Provided text:
------------------------------------------------------------

II. The Repair Estimate
Appellant first argues on appeal that the repair estimate was inadmissible hearsay and should have been excluded. Appellant argues that appellee failed to present testimony establishing that the seven requirements under the business-record exception to hearsay had been met and that the document was trustworthy. He further argues that because the repair estimate was the only basis for the amount of the trial court‘s award of damages, which should have been excluded, the trial court‘s judgment should be reversed as to the damages relating to the oil spill cleanup. We agree.
Before turning to the merits, appellee alleges that this point on appeal is not preserved for our review. We disagree.
Turning to the merits of the admissibility of the estimate, we note that the trial court has wide discretion in determining the qualification of witnesses and the admissibility of evidence. Beard v. Ford Motor Credit Co., 41 Ark. App. 174, 850 S.W.2d 23 (1993). One who offers evidence has the burden of showing its admissibility, and we will not reverse the trial court‘s decision to permit introduction of the evidence absent an abuse of the trial court‘s discretion. Paine v. Walker, 76 Ark. App. 217, 61 S.W.3d 925 (2001). “Hearsay” is a statement, other than one made by the declarant while testifying at the trial or hearing, offered in evidence to prove the truth of the matter asserted.
Here, appellee failed to present any admissible testimony whatsoever from the custodian or other qualified witness of the record as to whether the business-record requirements were met. Among
Appellant contends in his brief on appeal that the repair estimate was the only evidence of damages “as to the cost of the cleanup” and, therefore, the trial court‘s decision should be reversed because the trial court‘s reliance on that evidence was in error. While we agree that the trial court erred, we find that the case should be remanded instead of dismissed. Little Rock Newspapers, Inc. v. Dodrill, 281 Ark. 25, 660 S.W.2d 933 (1983), and its progeny discuss the issue of whether a case should be dismissed or remanded when or if there is an insufficiency of evidence. Our supreme court in Dodrill stated the following:
[W]e find it appropriate in this situation to remand. We have followed this practice in other situations where we have reversed because of insufficiency of the evidence. We have stated:
Our ordinary procedure in reversing judgments in law cases is to remand for another trial, rather than dismiss the cause of action. It is only where it clearly appears that there can be no recovery that we consider it proper to dismiss the cause. . . . The evidence might well have been much more developed than it was. This Court has held even where a judgment based on a jury verdict is reversed for insufficiency of the evidence to support it, there may be circumstances which justify remanding the case for new trial. Hayes Bros. Floor. Co. v. Carter, Adm‘x, 240 Ark. 522, 525, 401 S.W.2d 6 (1966).

------------------------------------------------------------

About this exercise:
Reproduce everything in the court opinion from "II. The Repair" down to "cleanup. We agree.", word for word.

Dataset extract:
------------------------------------------------------------

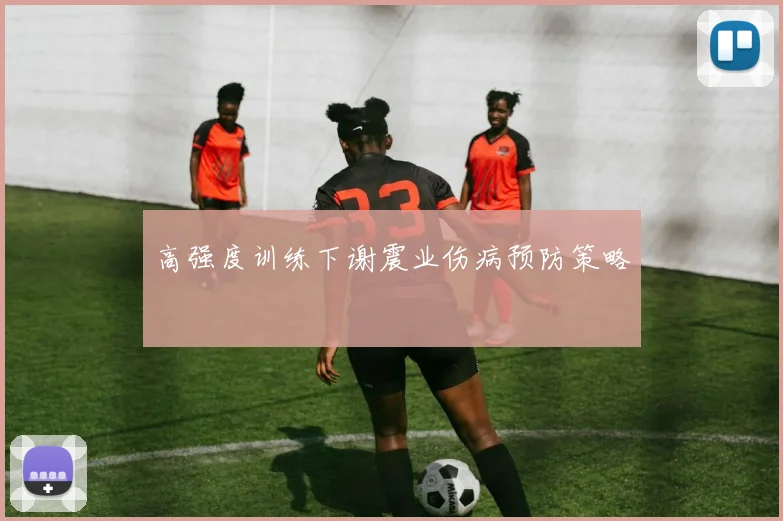 高强度训练下谢震业伤病预防策略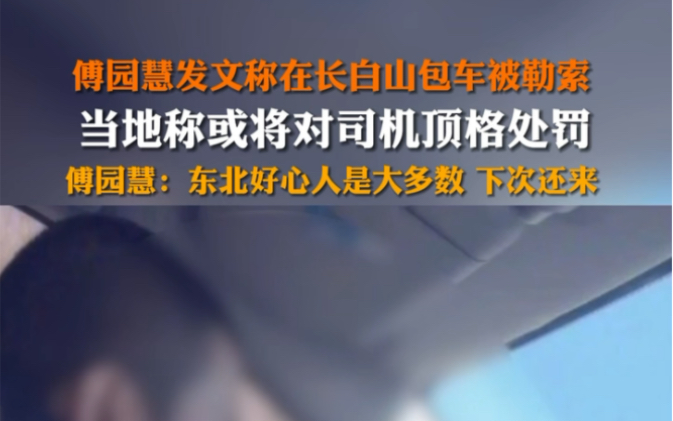 2月17日发布 吉林长白山 傅园慧发文称在长白山包车被勒索,当地称如果确定涉事车辆未取得经营许可证,将对司机进行顶格处罚.傅园慧发文称喜欢东北,...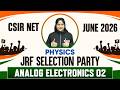 CSIR NET June 2026 Physics | Analog Electronics Part 2 | JRF Selection Party
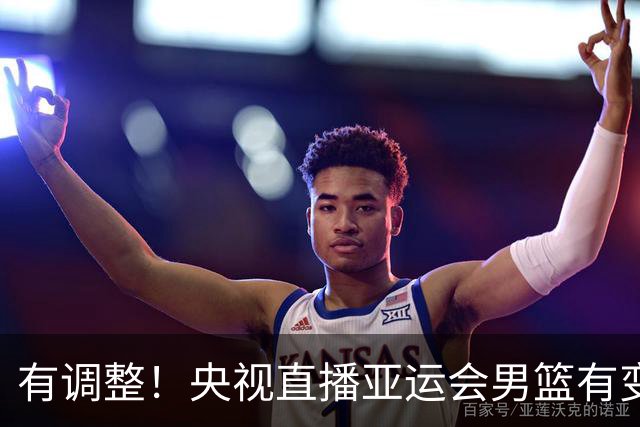 有调整！央视直播亚运会男篮有变，中国VS日本，中国男篮冲击决赛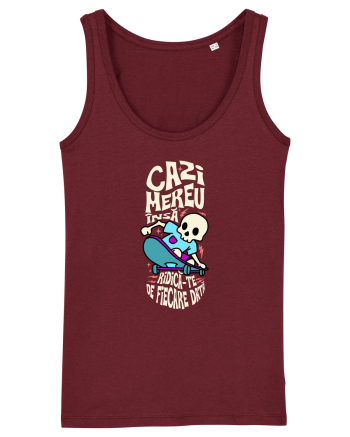 Skateboarding - Cazi mereu însă ridica-te de fiecare data Burgundy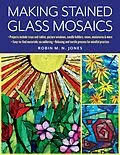 E-Book (epub) Making Stained Glass Mosaics von Robin M. N. Jones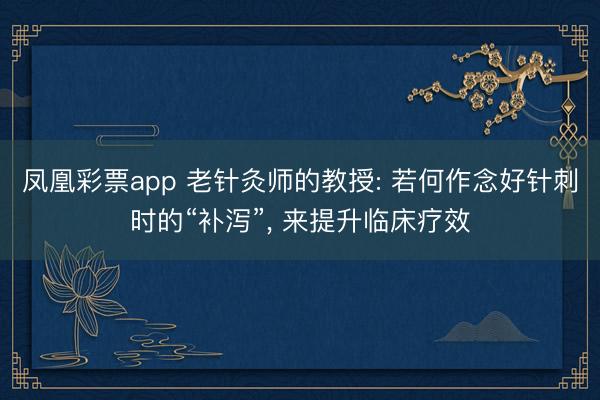 凤凰彩票app 老针灸师的教授: 若何作念好针刺时的“补泻”， 来提升临床疗效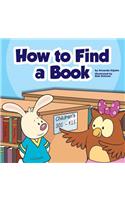 How to Find a Book: (Library Skills)
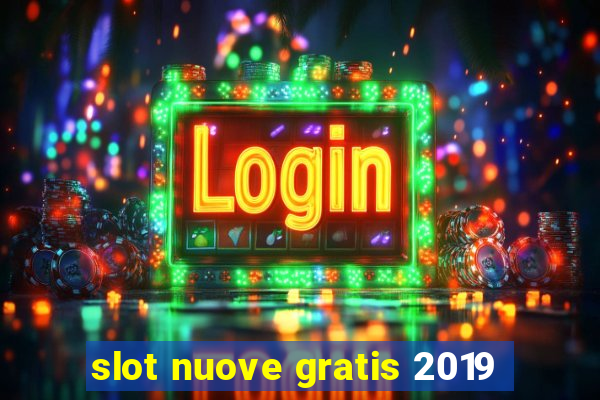 slot nuove gratis 2019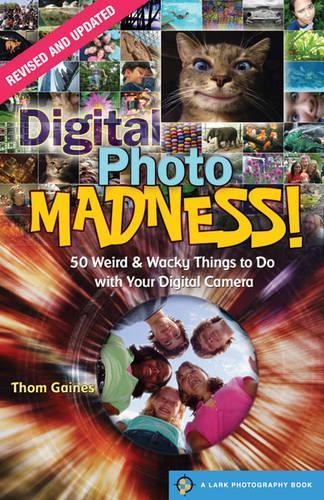 Digital Photo Madness!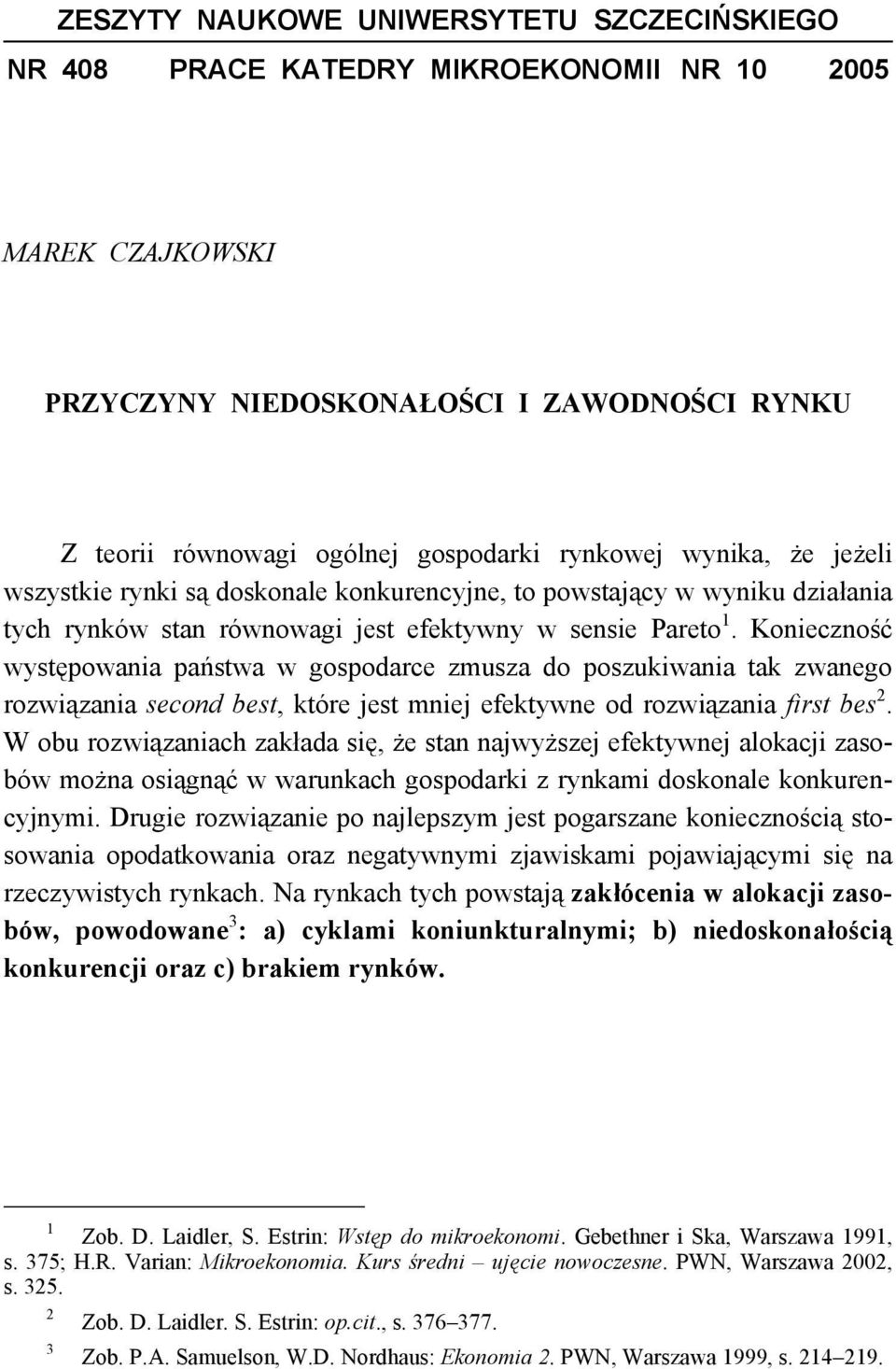 Konieczność występowania państwa w gospodarce zmusza do poszukiwania tak zwanego rozwiązania second best, które jest mniej efektywne od rozwiązania first bes 2.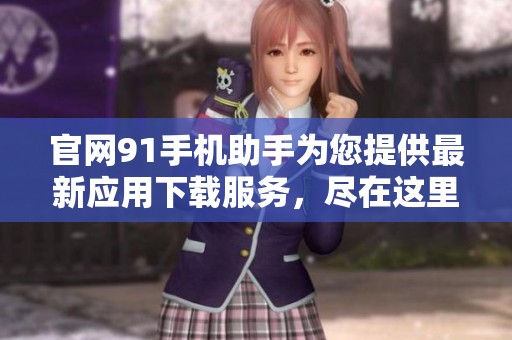 官网91手机助手为您提供最新应用下载服务，尽在这里等你体验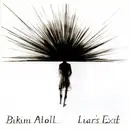 CD - Bikini Atoll - Liar's Exit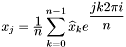 $x_j = \frac{\displaystyle 1}{\displaystyle n} \displaystyle\sum_{k=0}^{n-1} \widehat{x}_k e^{\displaystyle\frac{jk2\pi i}{n}}$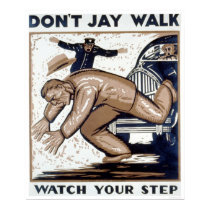 Don't Jay Walk 1937 WPA posters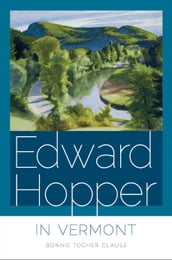 Edward Hopper in Vermont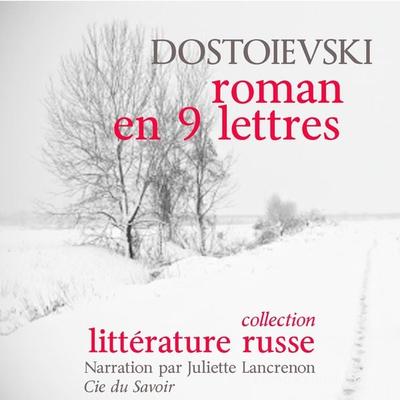Un roman en neuf lettres - Dostoievski, Audio, 9782821103610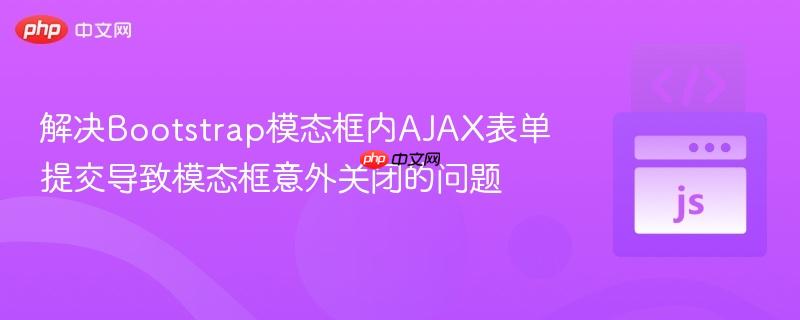 解决Bootstrap模态框内AJAX表单提交导致模态框意外关闭的问题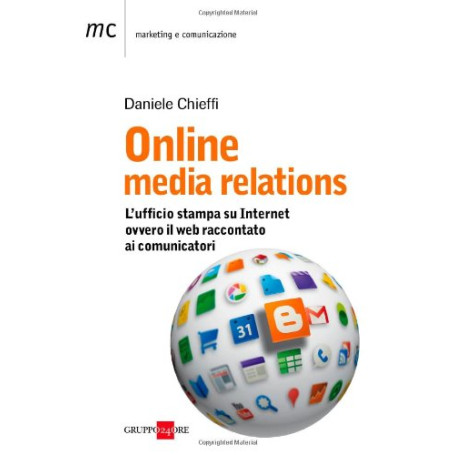 Online media relations. L'ufficio stampa su internet ovvero il web raccontato ai comunicatori.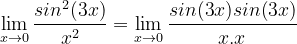\dpi{120} \lim_{x\rightarrow 0}\frac{sin^{2}(3x)}{x^{2}}=\lim_{x\rightarrow 0}\frac{sin(3x)sin(3x)}{x.x}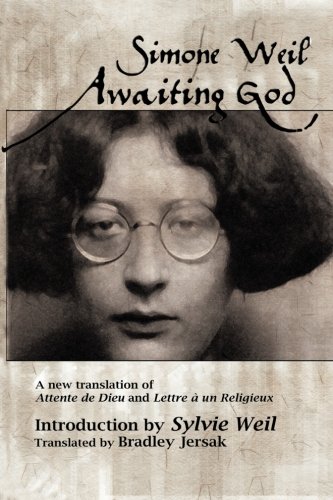 Awaiting God: A new translation of Attente de Dieu and Lettre a un Religieux Awaiting God: A new translation of Attente de Dieu and Lettre a un Religieux von Fresh Wind Press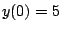 $y(0)=5$
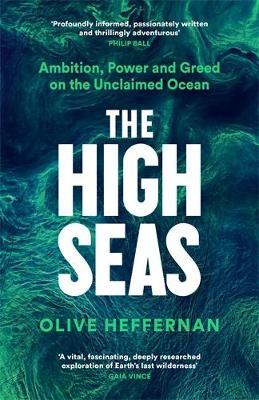 The High Seas: Ambition, Power and Greed on the Unclaimed Ocean - Olive Heffernan - cover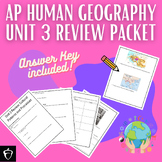 AP Human Geography Unit 3 Review Packet
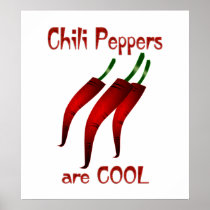 Chili Peppers are Cool Posters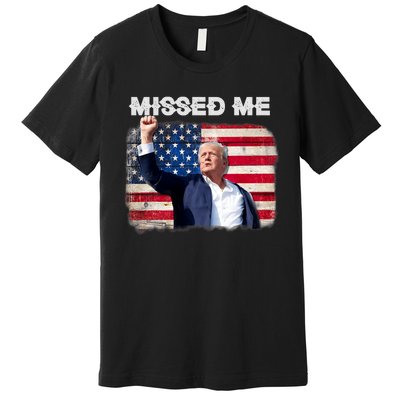 Trump Missed Me Pennsylvania Rally Patriot Usa 2024 Shot Premium T-Shirt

------------------------------------------------------------

Reply to the task:
II. The Repair Estimate
Appellant first argues on appeal that the repair estimate was inadmissible hearsay and should have been excluded. Appellant argues that appellee failed to present testimony establishing that the seven requirements under the business-record exception to hearsay had been met and that the document was trustworthy. He further argues that because the repair estimate was the only basis for the amount of the trial court‘s award of damages, which should have been excluded, the trial court‘s judgment should be reversed as to the damages relating to the oil spill cleanup. We agree.